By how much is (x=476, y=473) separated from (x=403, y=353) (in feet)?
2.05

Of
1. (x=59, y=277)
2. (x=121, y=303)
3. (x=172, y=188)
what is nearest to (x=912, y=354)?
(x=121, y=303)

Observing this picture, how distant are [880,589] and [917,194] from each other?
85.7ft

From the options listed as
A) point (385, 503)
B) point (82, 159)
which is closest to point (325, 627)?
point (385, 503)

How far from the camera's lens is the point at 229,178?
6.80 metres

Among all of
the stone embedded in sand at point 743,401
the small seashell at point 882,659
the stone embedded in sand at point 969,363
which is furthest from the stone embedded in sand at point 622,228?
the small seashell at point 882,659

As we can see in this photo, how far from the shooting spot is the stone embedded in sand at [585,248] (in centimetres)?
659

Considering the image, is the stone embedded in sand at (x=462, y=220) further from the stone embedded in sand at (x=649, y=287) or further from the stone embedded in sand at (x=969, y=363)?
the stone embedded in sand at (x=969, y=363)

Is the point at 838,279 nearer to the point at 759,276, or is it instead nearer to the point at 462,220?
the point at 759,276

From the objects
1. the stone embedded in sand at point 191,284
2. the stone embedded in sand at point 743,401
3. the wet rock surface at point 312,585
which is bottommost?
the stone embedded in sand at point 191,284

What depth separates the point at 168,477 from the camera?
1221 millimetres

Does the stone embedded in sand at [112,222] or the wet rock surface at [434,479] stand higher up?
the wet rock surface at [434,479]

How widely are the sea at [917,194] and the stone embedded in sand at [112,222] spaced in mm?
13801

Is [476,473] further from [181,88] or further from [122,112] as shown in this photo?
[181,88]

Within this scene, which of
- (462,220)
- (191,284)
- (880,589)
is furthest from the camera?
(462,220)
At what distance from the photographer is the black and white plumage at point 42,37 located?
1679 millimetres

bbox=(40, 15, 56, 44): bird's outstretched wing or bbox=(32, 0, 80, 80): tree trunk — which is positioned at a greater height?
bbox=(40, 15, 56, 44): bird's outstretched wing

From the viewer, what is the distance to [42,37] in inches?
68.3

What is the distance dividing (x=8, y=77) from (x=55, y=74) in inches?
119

THE REQUEST
Please retype the whole listing above line for line, without changing anything.

EXERCISE OUTPUT
By how much is (x=476, y=473) separated from (x=403, y=353) (in feet)?
2.05

Of
1. (x=59, y=277)
2. (x=121, y=303)
3. (x=172, y=188)
what is nearest to (x=912, y=354)?
(x=121, y=303)

Observing this picture, how distant are [880,589] and [917,194] from each other?
85.7ft

From the options listed as
A) point (385, 503)
B) point (82, 159)
which is closest to point (325, 627)?
point (385, 503)

How far from the camera's lens is the point at 229,178?
6.80 metres

Among all of
the stone embedded in sand at point 743,401
the small seashell at point 882,659
the stone embedded in sand at point 969,363
which is furthest from the stone embedded in sand at point 622,228?
the small seashell at point 882,659

As we can see in this photo, how far from the shooting spot is the stone embedded in sand at [585,248] (in centimetres)?
659

Considering the image, is the stone embedded in sand at (x=462, y=220) further from the stone embedded in sand at (x=649, y=287) or further from the stone embedded in sand at (x=969, y=363)?
the stone embedded in sand at (x=969, y=363)

Is the point at 838,279 nearer to the point at 759,276, or is it instead nearer to the point at 462,220?
the point at 759,276

From the objects
1. the stone embedded in sand at point 191,284
2. the stone embedded in sand at point 743,401
3. the wet rock surface at point 312,585
which is bottommost?
the stone embedded in sand at point 191,284

What depth separates the point at 168,477 from the camera?
1221 millimetres

Does the stone embedded in sand at [112,222] or the wet rock surface at [434,479] stand higher up?
the wet rock surface at [434,479]

How widely are the sea at [917,194] and the stone embedded in sand at [112,222] spaced in mm?
13801

Is [476,473] further from [181,88] or further from [122,112] as shown in this photo?
[181,88]

Within this scene, which of
- (462,220)
- (191,284)
- (880,589)
is furthest from the camera?
(462,220)
At what distance from the photographer is the black and white plumage at point 42,37 located?
1679 millimetres

bbox=(40, 15, 56, 44): bird's outstretched wing or bbox=(32, 0, 80, 80): tree trunk — which is positioned at a greater height?
bbox=(40, 15, 56, 44): bird's outstretched wing

From the viewer, what is the distance to [42,37] in inches?
68.3

What is the distance dividing (x=8, y=77) from (x=55, y=74) in inches?
119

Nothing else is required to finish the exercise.